For patients with a 5q abnormality—rare in patients with chronic myelofibrosis—the IMiDs, thalidomide or lenalidomide, can be used to augment or improve the anemia. When a patient has progressed to splenomegaly and symptoms without a 5q abnormality, we usually initiate JAK2 inhibitors. One of the side effects of JAK2 inhibition is the development of progressive anemia. And this is an on-target effect. A lot of patients and physicians will use this as saying, “Well, this therapy is not effective.” But, you need to remember that JAK2 is a required pathway for the development of erythropoiesis or red cell production. And by inhibiting JAK2, you do have a disease-modifying therapy in terms of the myelofibrosis, but it will worsen the anemia. It’s not a sign of disease progression, but one that needs to be treated aggressively with red cell transfusions and growth factor support where appropriate.

Kim-Hien T. Dao, DO, PhD: Thrombocytopenia, or low platelets, can occur in patients with myelofibrosis, and the provider should monitor the trends very carefully because some patients can have very low platelets.
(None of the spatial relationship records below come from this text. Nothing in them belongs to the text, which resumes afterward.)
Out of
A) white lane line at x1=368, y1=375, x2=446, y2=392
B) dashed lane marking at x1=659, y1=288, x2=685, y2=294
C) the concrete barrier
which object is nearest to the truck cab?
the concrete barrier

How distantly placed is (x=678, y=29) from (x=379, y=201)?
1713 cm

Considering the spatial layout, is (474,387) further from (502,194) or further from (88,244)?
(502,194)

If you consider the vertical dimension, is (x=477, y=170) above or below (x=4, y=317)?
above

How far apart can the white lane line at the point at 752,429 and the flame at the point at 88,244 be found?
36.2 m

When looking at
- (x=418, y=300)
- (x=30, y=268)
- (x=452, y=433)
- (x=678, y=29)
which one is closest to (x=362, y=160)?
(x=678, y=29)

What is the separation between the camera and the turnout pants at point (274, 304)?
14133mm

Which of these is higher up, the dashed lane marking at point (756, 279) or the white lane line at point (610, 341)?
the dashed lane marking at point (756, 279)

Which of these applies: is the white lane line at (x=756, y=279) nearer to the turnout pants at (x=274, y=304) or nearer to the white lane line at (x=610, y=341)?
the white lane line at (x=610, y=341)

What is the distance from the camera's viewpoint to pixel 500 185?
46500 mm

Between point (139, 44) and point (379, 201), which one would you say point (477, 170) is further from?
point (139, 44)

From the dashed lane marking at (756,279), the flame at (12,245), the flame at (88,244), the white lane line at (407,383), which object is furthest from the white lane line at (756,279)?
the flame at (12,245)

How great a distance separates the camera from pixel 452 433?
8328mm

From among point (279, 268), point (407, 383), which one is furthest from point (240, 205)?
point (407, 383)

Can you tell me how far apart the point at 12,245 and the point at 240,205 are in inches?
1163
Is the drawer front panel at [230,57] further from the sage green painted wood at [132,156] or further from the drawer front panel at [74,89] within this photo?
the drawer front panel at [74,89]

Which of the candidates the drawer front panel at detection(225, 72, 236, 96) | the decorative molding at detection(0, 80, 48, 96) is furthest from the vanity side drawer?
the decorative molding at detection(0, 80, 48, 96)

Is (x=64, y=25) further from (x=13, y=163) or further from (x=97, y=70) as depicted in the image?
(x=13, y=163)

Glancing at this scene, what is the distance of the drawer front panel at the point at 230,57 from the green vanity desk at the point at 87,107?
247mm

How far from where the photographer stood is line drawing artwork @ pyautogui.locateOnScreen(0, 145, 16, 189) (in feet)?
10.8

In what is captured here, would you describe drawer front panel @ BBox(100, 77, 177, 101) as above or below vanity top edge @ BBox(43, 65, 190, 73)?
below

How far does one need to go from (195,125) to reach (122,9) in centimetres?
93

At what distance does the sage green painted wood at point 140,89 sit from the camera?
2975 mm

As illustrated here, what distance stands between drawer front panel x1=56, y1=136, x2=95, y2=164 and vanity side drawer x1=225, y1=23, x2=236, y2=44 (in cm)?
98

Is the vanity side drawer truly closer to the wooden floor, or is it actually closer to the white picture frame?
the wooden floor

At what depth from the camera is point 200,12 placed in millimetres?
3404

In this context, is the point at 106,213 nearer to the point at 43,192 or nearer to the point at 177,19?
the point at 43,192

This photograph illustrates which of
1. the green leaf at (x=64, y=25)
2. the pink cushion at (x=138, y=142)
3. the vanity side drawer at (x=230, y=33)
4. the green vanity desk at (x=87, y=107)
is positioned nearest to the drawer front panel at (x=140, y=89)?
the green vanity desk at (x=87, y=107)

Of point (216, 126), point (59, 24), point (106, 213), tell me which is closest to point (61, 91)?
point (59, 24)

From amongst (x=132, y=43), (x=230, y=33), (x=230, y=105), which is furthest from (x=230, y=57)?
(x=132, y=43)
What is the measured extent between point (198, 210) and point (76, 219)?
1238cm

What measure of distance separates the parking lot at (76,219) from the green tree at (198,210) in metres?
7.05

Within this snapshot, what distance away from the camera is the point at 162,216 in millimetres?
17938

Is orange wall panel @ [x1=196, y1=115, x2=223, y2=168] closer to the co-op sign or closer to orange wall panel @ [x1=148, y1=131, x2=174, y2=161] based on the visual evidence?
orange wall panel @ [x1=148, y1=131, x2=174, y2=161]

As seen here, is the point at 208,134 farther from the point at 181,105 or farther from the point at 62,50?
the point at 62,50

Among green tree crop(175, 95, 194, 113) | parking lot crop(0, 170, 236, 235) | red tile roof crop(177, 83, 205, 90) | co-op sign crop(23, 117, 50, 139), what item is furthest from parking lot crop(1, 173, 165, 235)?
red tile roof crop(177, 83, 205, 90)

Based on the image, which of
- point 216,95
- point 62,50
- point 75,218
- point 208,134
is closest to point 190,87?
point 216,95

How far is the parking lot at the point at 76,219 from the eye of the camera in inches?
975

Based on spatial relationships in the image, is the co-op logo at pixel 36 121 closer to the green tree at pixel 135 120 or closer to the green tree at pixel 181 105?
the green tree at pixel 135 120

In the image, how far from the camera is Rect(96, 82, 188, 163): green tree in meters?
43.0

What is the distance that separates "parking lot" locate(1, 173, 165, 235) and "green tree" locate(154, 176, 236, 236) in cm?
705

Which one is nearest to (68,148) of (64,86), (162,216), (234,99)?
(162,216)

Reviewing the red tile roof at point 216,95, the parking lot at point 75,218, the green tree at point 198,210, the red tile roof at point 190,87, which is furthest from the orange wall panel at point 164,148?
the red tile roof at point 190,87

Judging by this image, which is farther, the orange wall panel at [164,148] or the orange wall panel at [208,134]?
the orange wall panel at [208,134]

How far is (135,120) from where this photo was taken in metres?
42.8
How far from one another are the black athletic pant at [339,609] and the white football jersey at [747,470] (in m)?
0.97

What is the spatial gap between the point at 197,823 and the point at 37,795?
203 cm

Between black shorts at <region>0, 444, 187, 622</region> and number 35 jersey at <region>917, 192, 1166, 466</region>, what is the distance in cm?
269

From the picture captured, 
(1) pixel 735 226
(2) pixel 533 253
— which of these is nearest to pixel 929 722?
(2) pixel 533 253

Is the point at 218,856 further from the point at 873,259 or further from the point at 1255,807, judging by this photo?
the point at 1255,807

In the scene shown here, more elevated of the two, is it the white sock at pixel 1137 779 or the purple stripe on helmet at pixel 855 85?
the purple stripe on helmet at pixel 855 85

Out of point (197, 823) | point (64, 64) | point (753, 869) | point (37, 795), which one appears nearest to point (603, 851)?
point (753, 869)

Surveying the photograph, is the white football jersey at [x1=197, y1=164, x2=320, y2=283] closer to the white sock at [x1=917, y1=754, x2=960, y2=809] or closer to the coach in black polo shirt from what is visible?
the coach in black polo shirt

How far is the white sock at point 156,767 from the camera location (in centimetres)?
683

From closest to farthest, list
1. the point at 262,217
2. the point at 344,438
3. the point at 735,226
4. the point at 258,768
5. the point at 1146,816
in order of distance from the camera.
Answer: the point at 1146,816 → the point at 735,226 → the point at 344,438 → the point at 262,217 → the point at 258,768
And so, when a patient develops low platelets—and this has been a trend that’s been ongoing—it may be an indicator that their disease is progressing or maybe there’s sequestration from their splenomegaly. In patients with platelets that are above a safe range, 50,000 per mm3 for example, often that doesn’t warrant treatment as long as it’s in a safe range. And that safe range can vary between patients depending on whether they’re required to be on anticoagulation or not, or if they’ve had bleeding issue. So, it is an individualized decision whether we treat patients based on low platelets, but this is something that would trigger, certainly, more careful monitoring.